Kolumne: Im Kaiserpanorama

Im Zug fahre ich nach ein paar Tagen über Fronleichnam in Berlin gemeinsam mit dem gesamten katholischen In- und Ausland wieder zurück über Bayern und weiter nach Wels. Im Abteil nebenan sitzt eine syrische Familie, der größere Junge fragt seinen Vater alle paar Minuten etwas, was ich durch die Wiederholung des seltsam betonten „Passau“ als „ist das Passau?“ oder „wann sind wir endlich in Passau?“ deute, die Familie ist schon seit über dreizehn Stunden mit dem „Schönes-Wochenende-Ticket“ unterwegs, von ihrem neuen dauerhaften Aufenthaltsort in Hagen noch einmal zurück zur Flüchtlingsunterkunft in der Nähe der tschechischen Grenze. Im Gegensatz zu den anderen Fahrgästen werden sie nach jeder Station und bei jedem Personalwechsel erneut kontrolliert.

Im Fenster ziehen die Bilder schnell vorbei, mit halbgeschlossenen Augen betrachte ich die von Bahnmasten zerhackte, von Ästen schraffierte frühlingsgrüne Landschaft. Ich denke an das Kaiserpanorama im Welser Medienkulturhaus, an die Lichtbilder, die sich dreidimensional in die Ferne erstrecken, bis das Bild mit einer ruckartigen Bewegung und einem Klingeln sich verabschiedet, vorbeifährt und dem nächsten Bild Platz macht. Eigentlich sind es jeweils zwei Bilder, die aus unterschiedlicher Perspektive fotografiert und durch zwei Augen betrachtet, dreidimensional wirken. Hier sah ich Hochhäuser in New York, plastisch leuchtende Wasserfälle mit grün kolorierten Grashalmen im Vordergrund, eine Straßenszene in Philadelphia, Pferdekutschen, elegant gekleidete Frauen mit Hut.

Die kreisrunde Konstruktion mit den 24 Stationen mit jeweils zwei Gucklöchern, dahinter ein Karussell aus vorbeifahrenden Lichtbildern wurde um die vorletzte Jahrhundertwende als „billiger Reiseersatz angepriesen“, indem es den Besuchern unbekannte ferne Länder näherbrachte.

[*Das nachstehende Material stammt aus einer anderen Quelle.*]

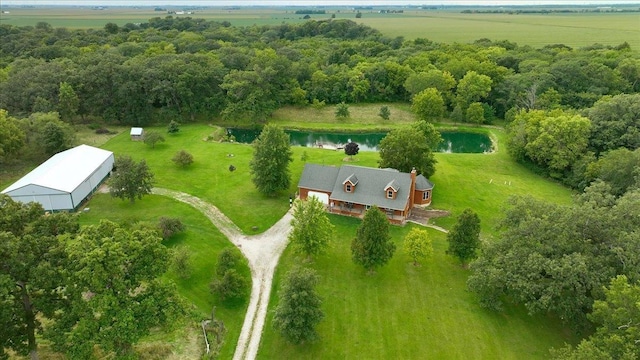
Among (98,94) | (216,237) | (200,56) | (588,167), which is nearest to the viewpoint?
(216,237)

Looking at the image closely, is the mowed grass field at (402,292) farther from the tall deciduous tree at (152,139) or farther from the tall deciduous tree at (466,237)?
the tall deciduous tree at (152,139)

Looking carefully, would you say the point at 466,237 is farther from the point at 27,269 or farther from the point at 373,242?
the point at 27,269

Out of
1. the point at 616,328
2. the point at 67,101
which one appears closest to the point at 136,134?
the point at 67,101

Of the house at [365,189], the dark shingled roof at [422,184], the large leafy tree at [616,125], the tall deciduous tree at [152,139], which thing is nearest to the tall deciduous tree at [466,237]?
the house at [365,189]

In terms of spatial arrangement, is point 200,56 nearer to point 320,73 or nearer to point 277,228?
point 320,73

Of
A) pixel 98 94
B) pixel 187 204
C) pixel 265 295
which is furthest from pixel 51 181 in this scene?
pixel 98 94

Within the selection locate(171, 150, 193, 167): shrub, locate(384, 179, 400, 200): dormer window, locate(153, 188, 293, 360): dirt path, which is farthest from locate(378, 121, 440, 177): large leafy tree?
locate(171, 150, 193, 167): shrub
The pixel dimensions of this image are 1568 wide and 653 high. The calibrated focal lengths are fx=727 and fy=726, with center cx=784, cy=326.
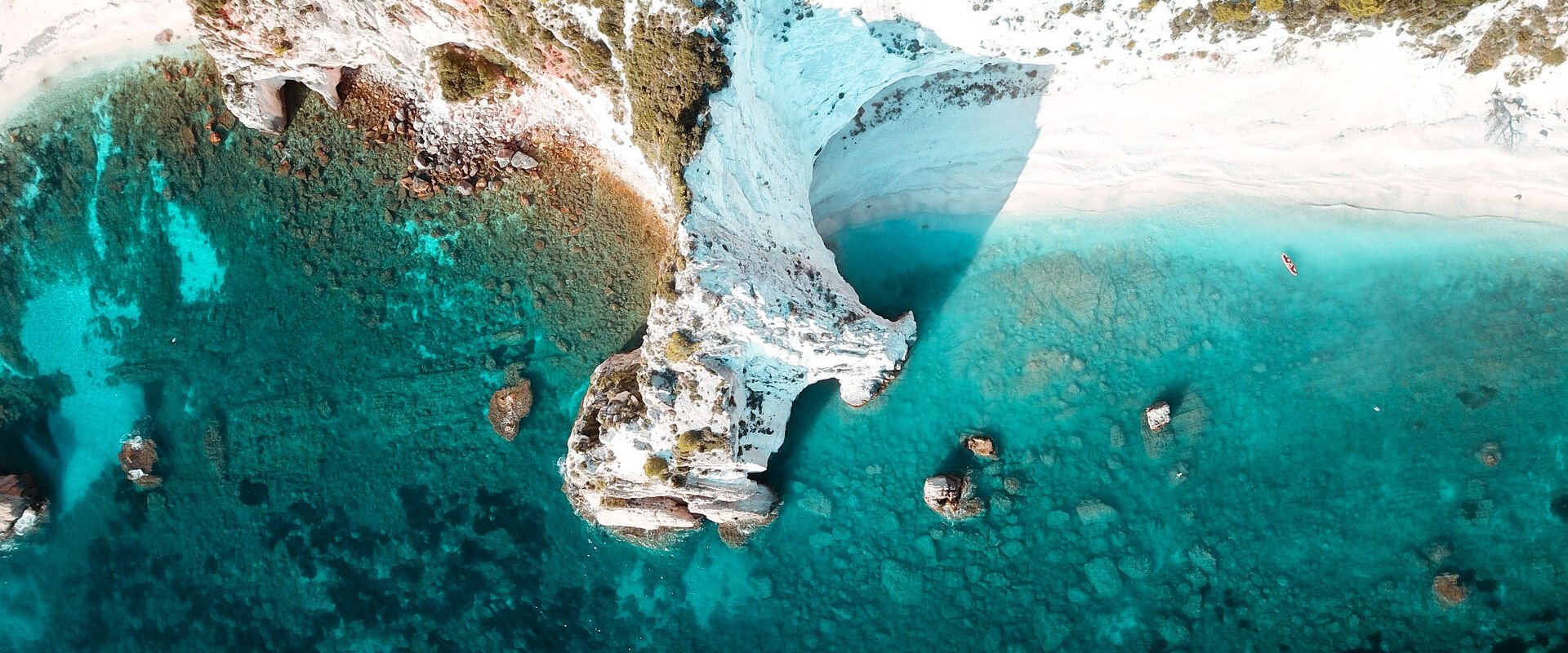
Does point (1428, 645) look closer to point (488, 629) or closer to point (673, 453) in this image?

Walter Benjamin schrieb in der „Berliner Kindheit um Neunzehnhundert“ über das Kaiserpanorama, das damals schon von den bewegten Bildern des Kinos abgelöst, vor allem noch eine Attraktion für die Kinder war. Dieses eigentlich störende Klingeln, nachdem das Bild nochmals im Abschied seiner ganzen Schönheit erstrahle, mache den eigentlichen Zauber aus, und dem Kind erscheinen die unbekannten und fremden Bilder plötzlich sehr nah, indem sie von ähnlichen bekannten Bildern überblendet werden: „Es kam vor, daß die Sehnsucht, die sie erweckten, nicht in das Unbekannte, sondern nach Hause riefen.“ Zu bemerken ist, dass Walter Benjamin, als er dies in den dreißiger Jahren im Exil in Paris schrieb, so etwas wie Heimat bereits verloren hatte. Auch mich erinnern die New Yorker Hochhäuser auf den Bildern im Kaiserpanorama an das Maresi-Hochhaus in Wels und das Lochergut in Zürich und auf meinen Spaziergängen sehe ich im tiefgrünen Wasser der Traun die Limmat und gehe auf einmal am birkengesäumten Uferweg der Kindheit in Richtung Höngger Wehr.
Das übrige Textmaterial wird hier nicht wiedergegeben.